Required action A:
Write out the part of the Tyler Perry essay that runs from "Profiles of Tyler" to "something like this.".
Required action B:
Answer these from the essay on Tyler Perry's films:
(i) Who plays the character Sheila in Why Did I Get Married?
(ii) What did Perry recently tell the New York Times he wanted to have?
(iii) What kind of business does the Tasha Smith character own?

Text shown:
=== Begin Enclosure ===
By Wesley MorrisPosted Monday, Oct. 22, 2007, at 7:45 AM ET
Perry uses the genre to deliver easily digestible hope. In Diary of a Mad Black Woman, the message was: "Don't let your man take your self-respect (or your house)." In Daddy's Little Girls, it was: "Ladies, good men are out there. Even if they work under the hood of a car and have a bonkers baby mama, if he loves you, take him!" Black women, it turns out, are thrilled to see themselves in movies both as they live and as they aspire to live. The women who write in to tell me that I don't adore Perry's movies enough usually mention that his films give them hope for true love and greater success. I've never gotten that letter from a Martin Scorsese fan.
In Why Did I Get Married?, Jill Scott's overweight, insecure character, Sheila, finally works up the courage not just to leave her nasty husband but to tell off the friend he cheated on her with. By the end of the picture, she also lets herself succumb to the advances of a new, inarguably decent man. As would be the case in any self-respecting women's picture, Perry stages Sheila's revenge at a fancy gala where, of course, she looks fantastic.
Profiles of Tyler Perry tend to overlook his appeal to black women and focus instead on the role material items play in his movies. This isn't entirely unwarranted. Perry himself is fond of boasting about all the things his lucre has bought him. (He recently told the New York Times he wanted to have his own island; I don't think he was kidding.) Several dozen PETA activists would be required to throw paint on all the furs worn in Why Did I Get Married?, his most flagrantly fabulous film yet. The movie forgoes his usual city/country, buppie/ghetto clashes and instead draws a warm bath of soap-opera-worthy bougie melodrama. If the Luther Vandross songbook could be distilled into a two-hour movie, it'd probably look something like this.
But while Perry's characters might live in a different tax bracket than most people, they're also dealing with many of the same tribulations the rest of us are. The Tasha Smith character in Why Did I Get Married?, an outspoken owner of an upscale beauty salon, may have a nice lifestyle (she can take a week off for a mountain retreat), but she's tired of carrying her underemployed husband. These movies are grappling with something fundamental about achievement. You can be successful, but no one gets away with being a snob. (This might be the true reason film critics are unwelcome.) In a Perry movie, no matter how recently you got your hair done, your roots are always showing.
=== End Enclosure ===
Dataset entries:
=== Begin Enclosure ===
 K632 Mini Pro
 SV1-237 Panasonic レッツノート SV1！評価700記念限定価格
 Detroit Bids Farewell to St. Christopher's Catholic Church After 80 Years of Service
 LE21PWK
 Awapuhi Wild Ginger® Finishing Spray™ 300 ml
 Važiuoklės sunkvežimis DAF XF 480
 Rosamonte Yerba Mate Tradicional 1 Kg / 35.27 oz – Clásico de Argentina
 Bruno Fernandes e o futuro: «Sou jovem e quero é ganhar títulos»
=== End Enclosure ===
=== Begin Enclosure ===
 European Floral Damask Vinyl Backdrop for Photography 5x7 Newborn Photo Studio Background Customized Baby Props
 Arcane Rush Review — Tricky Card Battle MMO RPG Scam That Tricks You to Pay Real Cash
=== End Enclosure ===
Exercise output A:
Profiles of Tyler Perry tend to overlook his appeal to black women and focus instead on the role material items play in his movies. This isn't entirely unwarranted. Perry himself is fond of boasting about all the things his lucre has bought him. (He recently told the New York Times he wanted to have his own island; I don't think he was kidding.) Several dozen PETA activists would be required to throw paint on all the furs worn in Why Did I Get Married?, his most flagrantly fabulous film yet. The movie forgoes his usual city/country, buppie/ghetto clashes and instead draws a warm bath of soap-opera-worthy bougie melodrama. If the Luther Vandross songbook could be distilled into a two-hour movie, it'd probably look something like this.

Exercise output B:
(i) Jill Scott
(ii) His own island
(iii) An upscale beauty salon